2. The retainer for a current transformer sensor of claim 1, wherein the transverse slot forms a gap between the two opposed arms, which is sufficiently wide to enable a binding screw of the mounting body, to pass between the arms to contact and bind the wire in the central channel.
3. The retainer for a current transformer sensor of claim 1, further comprising: a fastener on each arm at the first end of the tubular body, for engaging the mounting body after insertion of the arms through the aperture of the mounting body.
4. The retainer for a current transformer sensor of claim 3, wherein after the arms have been inserted through the aperture of the mounting body, the passage of the wire through the central channel prevents the arms from being compressed toward each other sufficiently to prevent the fastener on each arm from disengaging the mounting body.
5. The retainer for a current transformer sensor of claim 1, further comprising: a resilient detent on each arm, on the outer cylindrical surface near the second end of the tubular body, for holding the substantially toroidal current transformer sensor in its seated position adjacent to the flange.
6. The retainer for a current transformer sensor of claim 1, further comprising: a resilient detent on each arm, on the outer cylindrical surface of the tubular body and located between the seated position of the current transformer sensor and the mounting body when the arms of the retainer have been inserted into the mounting body, for maintaining a space between the current transformer sensor and the mounting body.
7. The retainer for a current transformer sensor of claim 1, wherein the retainer is composed of a resilient material whose magnetic properties have minimal effect on a magnetic field coupling the current transformer sensor and the wire when carrying a current.

------------------------------

TASK SET ->
**A.** Rewrite the retainer claims between "6. The retainer" and "and the mounting body.", inclusive, changing "resilient detent" to "spring latch".
**B.** Extend the retainer claims past their final sentence.
The items that follow come from a separate source.

------------------------------

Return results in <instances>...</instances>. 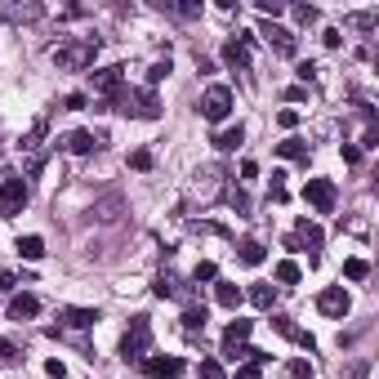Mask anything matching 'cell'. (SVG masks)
<instances>
[{
	"mask_svg": "<svg viewBox=\"0 0 379 379\" xmlns=\"http://www.w3.org/2000/svg\"><path fill=\"white\" fill-rule=\"evenodd\" d=\"M94 54H99V41L94 36H81V41H68L54 50V68L59 72H85L94 63Z\"/></svg>",
	"mask_w": 379,
	"mask_h": 379,
	"instance_id": "1",
	"label": "cell"
},
{
	"mask_svg": "<svg viewBox=\"0 0 379 379\" xmlns=\"http://www.w3.org/2000/svg\"><path fill=\"white\" fill-rule=\"evenodd\" d=\"M116 112H125V116H139V121H161V103L152 90H134V94H116V103H112Z\"/></svg>",
	"mask_w": 379,
	"mask_h": 379,
	"instance_id": "2",
	"label": "cell"
},
{
	"mask_svg": "<svg viewBox=\"0 0 379 379\" xmlns=\"http://www.w3.org/2000/svg\"><path fill=\"white\" fill-rule=\"evenodd\" d=\"M147 348H152V326H147V317H134L130 330L121 335V357H125V362H143Z\"/></svg>",
	"mask_w": 379,
	"mask_h": 379,
	"instance_id": "3",
	"label": "cell"
},
{
	"mask_svg": "<svg viewBox=\"0 0 379 379\" xmlns=\"http://www.w3.org/2000/svg\"><path fill=\"white\" fill-rule=\"evenodd\" d=\"M27 183L18 174H9L5 183H0V219H14V214H23L27 210Z\"/></svg>",
	"mask_w": 379,
	"mask_h": 379,
	"instance_id": "4",
	"label": "cell"
},
{
	"mask_svg": "<svg viewBox=\"0 0 379 379\" xmlns=\"http://www.w3.org/2000/svg\"><path fill=\"white\" fill-rule=\"evenodd\" d=\"M227 112H232V90H227V85H210V90H205V99H201V116L219 125Z\"/></svg>",
	"mask_w": 379,
	"mask_h": 379,
	"instance_id": "5",
	"label": "cell"
},
{
	"mask_svg": "<svg viewBox=\"0 0 379 379\" xmlns=\"http://www.w3.org/2000/svg\"><path fill=\"white\" fill-rule=\"evenodd\" d=\"M303 201L317 214H330L335 210V183H330V178H308V183H303Z\"/></svg>",
	"mask_w": 379,
	"mask_h": 379,
	"instance_id": "6",
	"label": "cell"
},
{
	"mask_svg": "<svg viewBox=\"0 0 379 379\" xmlns=\"http://www.w3.org/2000/svg\"><path fill=\"white\" fill-rule=\"evenodd\" d=\"M259 36H263V41H268V45H272L277 54H286V59H295L299 41H295V32H290V27H281V23H268V18H263Z\"/></svg>",
	"mask_w": 379,
	"mask_h": 379,
	"instance_id": "7",
	"label": "cell"
},
{
	"mask_svg": "<svg viewBox=\"0 0 379 379\" xmlns=\"http://www.w3.org/2000/svg\"><path fill=\"white\" fill-rule=\"evenodd\" d=\"M317 308L326 312V317H348L353 299H348V290H344V286H330V290H321V295H317Z\"/></svg>",
	"mask_w": 379,
	"mask_h": 379,
	"instance_id": "8",
	"label": "cell"
},
{
	"mask_svg": "<svg viewBox=\"0 0 379 379\" xmlns=\"http://www.w3.org/2000/svg\"><path fill=\"white\" fill-rule=\"evenodd\" d=\"M121 72L125 68H103V72H94V90L103 94V103H116V94H121Z\"/></svg>",
	"mask_w": 379,
	"mask_h": 379,
	"instance_id": "9",
	"label": "cell"
},
{
	"mask_svg": "<svg viewBox=\"0 0 379 379\" xmlns=\"http://www.w3.org/2000/svg\"><path fill=\"white\" fill-rule=\"evenodd\" d=\"M290 250H299V245H308V250H312V259H317V254H321V227L317 223H308V219H299V232L295 236H290Z\"/></svg>",
	"mask_w": 379,
	"mask_h": 379,
	"instance_id": "10",
	"label": "cell"
},
{
	"mask_svg": "<svg viewBox=\"0 0 379 379\" xmlns=\"http://www.w3.org/2000/svg\"><path fill=\"white\" fill-rule=\"evenodd\" d=\"M143 371L152 379H178L183 375V362L178 357H143Z\"/></svg>",
	"mask_w": 379,
	"mask_h": 379,
	"instance_id": "11",
	"label": "cell"
},
{
	"mask_svg": "<svg viewBox=\"0 0 379 379\" xmlns=\"http://www.w3.org/2000/svg\"><path fill=\"white\" fill-rule=\"evenodd\" d=\"M223 63H227V68H250V32L223 45Z\"/></svg>",
	"mask_w": 379,
	"mask_h": 379,
	"instance_id": "12",
	"label": "cell"
},
{
	"mask_svg": "<svg viewBox=\"0 0 379 379\" xmlns=\"http://www.w3.org/2000/svg\"><path fill=\"white\" fill-rule=\"evenodd\" d=\"M68 152H76V156H90V152L103 147V134H90V130H76V134H68V143H63Z\"/></svg>",
	"mask_w": 379,
	"mask_h": 379,
	"instance_id": "13",
	"label": "cell"
},
{
	"mask_svg": "<svg viewBox=\"0 0 379 379\" xmlns=\"http://www.w3.org/2000/svg\"><path fill=\"white\" fill-rule=\"evenodd\" d=\"M245 339H250V321H241V317H236V321H232V326H227V330H223V357H232V353H236V348H241V344H245Z\"/></svg>",
	"mask_w": 379,
	"mask_h": 379,
	"instance_id": "14",
	"label": "cell"
},
{
	"mask_svg": "<svg viewBox=\"0 0 379 379\" xmlns=\"http://www.w3.org/2000/svg\"><path fill=\"white\" fill-rule=\"evenodd\" d=\"M36 312H41V299L36 295H14L9 299V317L14 321H27V317H36Z\"/></svg>",
	"mask_w": 379,
	"mask_h": 379,
	"instance_id": "15",
	"label": "cell"
},
{
	"mask_svg": "<svg viewBox=\"0 0 379 379\" xmlns=\"http://www.w3.org/2000/svg\"><path fill=\"white\" fill-rule=\"evenodd\" d=\"M63 321L76 326V330H90L94 321H103V312L99 308H63Z\"/></svg>",
	"mask_w": 379,
	"mask_h": 379,
	"instance_id": "16",
	"label": "cell"
},
{
	"mask_svg": "<svg viewBox=\"0 0 379 379\" xmlns=\"http://www.w3.org/2000/svg\"><path fill=\"white\" fill-rule=\"evenodd\" d=\"M152 290H156V299H174V295H183V281H178L174 272H161V277L152 281Z\"/></svg>",
	"mask_w": 379,
	"mask_h": 379,
	"instance_id": "17",
	"label": "cell"
},
{
	"mask_svg": "<svg viewBox=\"0 0 379 379\" xmlns=\"http://www.w3.org/2000/svg\"><path fill=\"white\" fill-rule=\"evenodd\" d=\"M5 23H23V18H41V5H0Z\"/></svg>",
	"mask_w": 379,
	"mask_h": 379,
	"instance_id": "18",
	"label": "cell"
},
{
	"mask_svg": "<svg viewBox=\"0 0 379 379\" xmlns=\"http://www.w3.org/2000/svg\"><path fill=\"white\" fill-rule=\"evenodd\" d=\"M241 139H245V130H241V125L219 130V134H214V147H219V152H236V147H241Z\"/></svg>",
	"mask_w": 379,
	"mask_h": 379,
	"instance_id": "19",
	"label": "cell"
},
{
	"mask_svg": "<svg viewBox=\"0 0 379 379\" xmlns=\"http://www.w3.org/2000/svg\"><path fill=\"white\" fill-rule=\"evenodd\" d=\"M236 259L250 263V268H254V263H263V241H254V236H250V241H241V245H236Z\"/></svg>",
	"mask_w": 379,
	"mask_h": 379,
	"instance_id": "20",
	"label": "cell"
},
{
	"mask_svg": "<svg viewBox=\"0 0 379 379\" xmlns=\"http://www.w3.org/2000/svg\"><path fill=\"white\" fill-rule=\"evenodd\" d=\"M18 254H23V259H41V254H45V241H41V236H18Z\"/></svg>",
	"mask_w": 379,
	"mask_h": 379,
	"instance_id": "21",
	"label": "cell"
},
{
	"mask_svg": "<svg viewBox=\"0 0 379 379\" xmlns=\"http://www.w3.org/2000/svg\"><path fill=\"white\" fill-rule=\"evenodd\" d=\"M277 152L286 161H308V143H303V139H286V143H277Z\"/></svg>",
	"mask_w": 379,
	"mask_h": 379,
	"instance_id": "22",
	"label": "cell"
},
{
	"mask_svg": "<svg viewBox=\"0 0 379 379\" xmlns=\"http://www.w3.org/2000/svg\"><path fill=\"white\" fill-rule=\"evenodd\" d=\"M183 330H187V335H201V330H205V308H196V303H192V308L183 312Z\"/></svg>",
	"mask_w": 379,
	"mask_h": 379,
	"instance_id": "23",
	"label": "cell"
},
{
	"mask_svg": "<svg viewBox=\"0 0 379 379\" xmlns=\"http://www.w3.org/2000/svg\"><path fill=\"white\" fill-rule=\"evenodd\" d=\"M250 299L259 303V308H272V299H277V290H272L268 281H254V286H250Z\"/></svg>",
	"mask_w": 379,
	"mask_h": 379,
	"instance_id": "24",
	"label": "cell"
},
{
	"mask_svg": "<svg viewBox=\"0 0 379 379\" xmlns=\"http://www.w3.org/2000/svg\"><path fill=\"white\" fill-rule=\"evenodd\" d=\"M277 281H281V286H295V281H299V263L295 259H281L277 263Z\"/></svg>",
	"mask_w": 379,
	"mask_h": 379,
	"instance_id": "25",
	"label": "cell"
},
{
	"mask_svg": "<svg viewBox=\"0 0 379 379\" xmlns=\"http://www.w3.org/2000/svg\"><path fill=\"white\" fill-rule=\"evenodd\" d=\"M219 303H223V308H236V303H241V286H232V281H219Z\"/></svg>",
	"mask_w": 379,
	"mask_h": 379,
	"instance_id": "26",
	"label": "cell"
},
{
	"mask_svg": "<svg viewBox=\"0 0 379 379\" xmlns=\"http://www.w3.org/2000/svg\"><path fill=\"white\" fill-rule=\"evenodd\" d=\"M45 130H50V121H36V125H32V130H27V139H23V147H27V152H36V147H41V139H45Z\"/></svg>",
	"mask_w": 379,
	"mask_h": 379,
	"instance_id": "27",
	"label": "cell"
},
{
	"mask_svg": "<svg viewBox=\"0 0 379 379\" xmlns=\"http://www.w3.org/2000/svg\"><path fill=\"white\" fill-rule=\"evenodd\" d=\"M366 272H371V263H366V259H348L344 263V277L348 281H366Z\"/></svg>",
	"mask_w": 379,
	"mask_h": 379,
	"instance_id": "28",
	"label": "cell"
},
{
	"mask_svg": "<svg viewBox=\"0 0 379 379\" xmlns=\"http://www.w3.org/2000/svg\"><path fill=\"white\" fill-rule=\"evenodd\" d=\"M263 362H268V353H259V357H250V362L236 371V379H259V371H263Z\"/></svg>",
	"mask_w": 379,
	"mask_h": 379,
	"instance_id": "29",
	"label": "cell"
},
{
	"mask_svg": "<svg viewBox=\"0 0 379 379\" xmlns=\"http://www.w3.org/2000/svg\"><path fill=\"white\" fill-rule=\"evenodd\" d=\"M214 277H219V268H214V263H210V259H201V263H196V272H192V281H214Z\"/></svg>",
	"mask_w": 379,
	"mask_h": 379,
	"instance_id": "30",
	"label": "cell"
},
{
	"mask_svg": "<svg viewBox=\"0 0 379 379\" xmlns=\"http://www.w3.org/2000/svg\"><path fill=\"white\" fill-rule=\"evenodd\" d=\"M165 76H170V59H165V63H152V68H147V85L165 81Z\"/></svg>",
	"mask_w": 379,
	"mask_h": 379,
	"instance_id": "31",
	"label": "cell"
},
{
	"mask_svg": "<svg viewBox=\"0 0 379 379\" xmlns=\"http://www.w3.org/2000/svg\"><path fill=\"white\" fill-rule=\"evenodd\" d=\"M201 379H223V366L214 362V357H205L201 362Z\"/></svg>",
	"mask_w": 379,
	"mask_h": 379,
	"instance_id": "32",
	"label": "cell"
},
{
	"mask_svg": "<svg viewBox=\"0 0 379 379\" xmlns=\"http://www.w3.org/2000/svg\"><path fill=\"white\" fill-rule=\"evenodd\" d=\"M286 174H272V187H268V201H286V183H281Z\"/></svg>",
	"mask_w": 379,
	"mask_h": 379,
	"instance_id": "33",
	"label": "cell"
},
{
	"mask_svg": "<svg viewBox=\"0 0 379 379\" xmlns=\"http://www.w3.org/2000/svg\"><path fill=\"white\" fill-rule=\"evenodd\" d=\"M281 9H286V5H281V0H259V14L268 18V23H272V18L281 14Z\"/></svg>",
	"mask_w": 379,
	"mask_h": 379,
	"instance_id": "34",
	"label": "cell"
},
{
	"mask_svg": "<svg viewBox=\"0 0 379 379\" xmlns=\"http://www.w3.org/2000/svg\"><path fill=\"white\" fill-rule=\"evenodd\" d=\"M116 205H121L116 196H112V201H103V205H99V219H103V223H112V219H116Z\"/></svg>",
	"mask_w": 379,
	"mask_h": 379,
	"instance_id": "35",
	"label": "cell"
},
{
	"mask_svg": "<svg viewBox=\"0 0 379 379\" xmlns=\"http://www.w3.org/2000/svg\"><path fill=\"white\" fill-rule=\"evenodd\" d=\"M295 18L299 23H317V5H295Z\"/></svg>",
	"mask_w": 379,
	"mask_h": 379,
	"instance_id": "36",
	"label": "cell"
},
{
	"mask_svg": "<svg viewBox=\"0 0 379 379\" xmlns=\"http://www.w3.org/2000/svg\"><path fill=\"white\" fill-rule=\"evenodd\" d=\"M353 23H357V27H362V32H371V27L379 23V14H353Z\"/></svg>",
	"mask_w": 379,
	"mask_h": 379,
	"instance_id": "37",
	"label": "cell"
},
{
	"mask_svg": "<svg viewBox=\"0 0 379 379\" xmlns=\"http://www.w3.org/2000/svg\"><path fill=\"white\" fill-rule=\"evenodd\" d=\"M130 165H134V170H152V152H134V156H130Z\"/></svg>",
	"mask_w": 379,
	"mask_h": 379,
	"instance_id": "38",
	"label": "cell"
},
{
	"mask_svg": "<svg viewBox=\"0 0 379 379\" xmlns=\"http://www.w3.org/2000/svg\"><path fill=\"white\" fill-rule=\"evenodd\" d=\"M277 125H281V130H295V125H299V112H281Z\"/></svg>",
	"mask_w": 379,
	"mask_h": 379,
	"instance_id": "39",
	"label": "cell"
},
{
	"mask_svg": "<svg viewBox=\"0 0 379 379\" xmlns=\"http://www.w3.org/2000/svg\"><path fill=\"white\" fill-rule=\"evenodd\" d=\"M63 107H68V112H81V107H85V94H68V99H63Z\"/></svg>",
	"mask_w": 379,
	"mask_h": 379,
	"instance_id": "40",
	"label": "cell"
},
{
	"mask_svg": "<svg viewBox=\"0 0 379 379\" xmlns=\"http://www.w3.org/2000/svg\"><path fill=\"white\" fill-rule=\"evenodd\" d=\"M290 375H295V379H312V371H308V362H290Z\"/></svg>",
	"mask_w": 379,
	"mask_h": 379,
	"instance_id": "41",
	"label": "cell"
},
{
	"mask_svg": "<svg viewBox=\"0 0 379 379\" xmlns=\"http://www.w3.org/2000/svg\"><path fill=\"white\" fill-rule=\"evenodd\" d=\"M14 357H18V348H14V344H5V339H0V362H14Z\"/></svg>",
	"mask_w": 379,
	"mask_h": 379,
	"instance_id": "42",
	"label": "cell"
},
{
	"mask_svg": "<svg viewBox=\"0 0 379 379\" xmlns=\"http://www.w3.org/2000/svg\"><path fill=\"white\" fill-rule=\"evenodd\" d=\"M344 161H348V165H357V161H362V152H357L353 143H344Z\"/></svg>",
	"mask_w": 379,
	"mask_h": 379,
	"instance_id": "43",
	"label": "cell"
},
{
	"mask_svg": "<svg viewBox=\"0 0 379 379\" xmlns=\"http://www.w3.org/2000/svg\"><path fill=\"white\" fill-rule=\"evenodd\" d=\"M312 76H317V68H312V63H299V81H303V85H308V81H312Z\"/></svg>",
	"mask_w": 379,
	"mask_h": 379,
	"instance_id": "44",
	"label": "cell"
},
{
	"mask_svg": "<svg viewBox=\"0 0 379 379\" xmlns=\"http://www.w3.org/2000/svg\"><path fill=\"white\" fill-rule=\"evenodd\" d=\"M5 290H14V272H0V295Z\"/></svg>",
	"mask_w": 379,
	"mask_h": 379,
	"instance_id": "45",
	"label": "cell"
}]
</instances>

------------------------------

EXPECTED OUTPUTS ->
**A.**
6. The retainer for a current transformer sensor of claim 1, further comprising: a spring latch on each arm, on the outer cylindrical surface of the tubular body and located between the seated position of the current transformer sensor and the mounting body when the arms of the retainer have been inserted into the mounting body, for maintaining a space between the current transformer sensor and the mounting body.

**B.**
8. The retainer for a current transformer sensor of claim 1, wherein the retainer is composed of a material selected from the group consisting of a thermoplastic, a thermoset plastic, rubber, a rubber-derivative, wood, or a wood-derivative.
9. The retainer for a current transformer sensor of claim 1, further comprising: a wire restraint projection in the flange of the retainer, for restraining a sensor wire of the current transformer sensor by wrapping the sensor wire around the wire restrain projection.
10. The retainer for a current transformer sensor of claim 1, wherein the mounting body is a mounting lug having a conductor bore as the aperture for receiving insertion of the arms of the tubular body and a binding screw to pass between the arms of the tubular body to contact and bind the wire in the central channel.
11. The retainer for a current transformer sensor of claim 1 , wherein the mounting body is an electrical cabinet having a knockout hole as the aperture for receiving insertion of the arms of the tubular body.
12. The retainer for a current transformer sensor of claim 1, wherein the outer surface is cylindrical.
13. The retainer for a current transformer sensor of claim 1, wherein the inner surface is cylindrical.
PCT/US2013/047290 2013-06-24 2013-06-24 Current transformer retainer for a conductor aperture WO2014209259A1 (en)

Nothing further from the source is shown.